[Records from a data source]
--------------------

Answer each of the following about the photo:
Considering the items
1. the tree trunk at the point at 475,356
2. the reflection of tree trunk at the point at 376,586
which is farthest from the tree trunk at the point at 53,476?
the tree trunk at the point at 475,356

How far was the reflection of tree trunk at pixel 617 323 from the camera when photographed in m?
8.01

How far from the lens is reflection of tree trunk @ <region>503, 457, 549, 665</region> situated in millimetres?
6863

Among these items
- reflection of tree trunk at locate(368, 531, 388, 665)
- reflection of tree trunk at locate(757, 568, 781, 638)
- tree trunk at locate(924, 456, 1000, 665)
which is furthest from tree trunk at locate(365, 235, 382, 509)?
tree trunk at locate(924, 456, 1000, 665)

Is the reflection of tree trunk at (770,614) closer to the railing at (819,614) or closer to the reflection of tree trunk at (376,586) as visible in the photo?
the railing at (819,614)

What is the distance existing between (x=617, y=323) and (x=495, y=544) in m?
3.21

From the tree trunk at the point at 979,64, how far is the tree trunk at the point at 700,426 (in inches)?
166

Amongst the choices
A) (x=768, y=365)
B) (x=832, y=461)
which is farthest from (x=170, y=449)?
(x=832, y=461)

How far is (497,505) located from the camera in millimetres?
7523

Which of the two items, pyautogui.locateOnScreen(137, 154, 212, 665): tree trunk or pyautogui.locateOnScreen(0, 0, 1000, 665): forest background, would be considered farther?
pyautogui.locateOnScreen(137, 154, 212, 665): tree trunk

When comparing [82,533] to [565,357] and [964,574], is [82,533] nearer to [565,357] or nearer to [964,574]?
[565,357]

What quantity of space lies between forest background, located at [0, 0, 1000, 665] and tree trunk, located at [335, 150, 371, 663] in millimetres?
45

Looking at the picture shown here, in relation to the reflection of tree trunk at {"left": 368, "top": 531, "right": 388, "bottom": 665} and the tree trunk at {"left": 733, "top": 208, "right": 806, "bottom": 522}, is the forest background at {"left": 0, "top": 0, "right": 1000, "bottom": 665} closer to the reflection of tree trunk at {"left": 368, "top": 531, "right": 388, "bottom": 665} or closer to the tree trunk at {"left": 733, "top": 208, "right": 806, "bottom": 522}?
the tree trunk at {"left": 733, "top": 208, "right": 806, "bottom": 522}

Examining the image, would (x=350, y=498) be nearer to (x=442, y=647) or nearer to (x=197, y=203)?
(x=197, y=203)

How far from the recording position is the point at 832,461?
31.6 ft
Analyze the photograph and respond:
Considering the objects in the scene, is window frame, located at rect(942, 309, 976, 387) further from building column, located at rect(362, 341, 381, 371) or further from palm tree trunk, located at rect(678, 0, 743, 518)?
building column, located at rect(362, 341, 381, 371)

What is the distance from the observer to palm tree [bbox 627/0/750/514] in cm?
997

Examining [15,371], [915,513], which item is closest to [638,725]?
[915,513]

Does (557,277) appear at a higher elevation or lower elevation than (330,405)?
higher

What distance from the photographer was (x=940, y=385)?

--------------------

Above are some records. Print them all exactly.

Output for this task:
Answer each of the following about the photo:
Considering the items
1. the tree trunk at the point at 475,356
2. the reflection of tree trunk at the point at 376,586
which is farthest from the tree trunk at the point at 53,476?
the tree trunk at the point at 475,356

How far was the reflection of tree trunk at pixel 617 323 from the camera when photographed in m?
8.01

How far from the lens is reflection of tree trunk @ <region>503, 457, 549, 665</region> situated in millimetres?
6863

Among these items
- reflection of tree trunk at locate(368, 531, 388, 665)
- reflection of tree trunk at locate(757, 568, 781, 638)
- tree trunk at locate(924, 456, 1000, 665)
which is furthest from tree trunk at locate(365, 235, 382, 509)?
tree trunk at locate(924, 456, 1000, 665)

Is the reflection of tree trunk at (770,614) closer to the railing at (819,614) or closer to the reflection of tree trunk at (376,586) as visible in the photo?
the railing at (819,614)

What is the distance existing between (x=617, y=323) and (x=495, y=544) in m?
3.21

From the tree trunk at the point at 979,64, how far is the tree trunk at the point at 700,426 (in inches)?
166

Amongst the choices
A) (x=768, y=365)
B) (x=832, y=461)
which is farthest from (x=170, y=449)?
(x=832, y=461)

How far is (497,505) located from the camera in millimetres?
7523

Which of the two items, pyautogui.locateOnScreen(137, 154, 212, 665): tree trunk or pyautogui.locateOnScreen(0, 0, 1000, 665): forest background, would be considered farther?
pyautogui.locateOnScreen(137, 154, 212, 665): tree trunk

When comparing [82,533] to [565,357] and [964,574], is [82,533] nearer to [565,357] or nearer to [964,574]?
[565,357]

What quantity of space lies between forest background, located at [0, 0, 1000, 665] and tree trunk, located at [335, 150, 371, 663] in millimetres?
45

Looking at the picture shown here, in relation to the reflection of tree trunk at {"left": 368, "top": 531, "right": 388, "bottom": 665} and the tree trunk at {"left": 733, "top": 208, "right": 806, "bottom": 522}, is the forest background at {"left": 0, "top": 0, "right": 1000, "bottom": 665} closer to the reflection of tree trunk at {"left": 368, "top": 531, "right": 388, "bottom": 665} or closer to the tree trunk at {"left": 733, "top": 208, "right": 806, "bottom": 522}?
the tree trunk at {"left": 733, "top": 208, "right": 806, "bottom": 522}

Examining the image, would (x=350, y=498) be nearer to (x=442, y=647) or nearer to (x=197, y=203)?
(x=197, y=203)

How far from the recording position is the point at 832,461?
31.6 ft
Analyze the photograph and respond:
Considering the objects in the scene, is window frame, located at rect(942, 309, 976, 387) further from building column, located at rect(362, 341, 381, 371) or further from palm tree trunk, located at rect(678, 0, 743, 518)?
building column, located at rect(362, 341, 381, 371)

What is the distance from the observer to palm tree [bbox 627/0/750/514] in cm?
997

Examining [15,371], [915,513], which item is closest to [638,725]?
[915,513]

Does (557,277) appear at a higher elevation or lower elevation than (330,405)?
higher

What distance from the photographer was (x=940, y=385)?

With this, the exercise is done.